GOAL OF THE EXERCISE -
Pick out the lines below that include the string "site".
++++++
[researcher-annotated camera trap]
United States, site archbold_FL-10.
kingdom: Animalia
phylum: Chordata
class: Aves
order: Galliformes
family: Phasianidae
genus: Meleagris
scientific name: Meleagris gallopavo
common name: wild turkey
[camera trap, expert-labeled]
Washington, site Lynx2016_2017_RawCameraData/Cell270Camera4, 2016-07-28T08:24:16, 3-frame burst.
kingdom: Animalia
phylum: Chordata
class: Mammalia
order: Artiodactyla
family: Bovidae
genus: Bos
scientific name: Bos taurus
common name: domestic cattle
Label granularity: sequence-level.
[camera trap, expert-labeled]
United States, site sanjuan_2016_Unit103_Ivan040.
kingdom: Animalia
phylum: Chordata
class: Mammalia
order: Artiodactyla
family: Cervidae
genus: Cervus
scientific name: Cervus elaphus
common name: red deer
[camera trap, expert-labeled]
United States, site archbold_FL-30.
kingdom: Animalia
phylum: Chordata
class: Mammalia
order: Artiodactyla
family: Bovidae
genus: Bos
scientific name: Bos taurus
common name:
++++++
RESPONSE -
United States, site archbold_FL-10.
Washington, site Lynx2016_2017_RawCameraData/Cell270Camera4, 2016-07-28T08:24:16, 3-frame burst.
United States, site sanjuan_2016_Unit103_Ivan040.
United States, site archbold_FL-30.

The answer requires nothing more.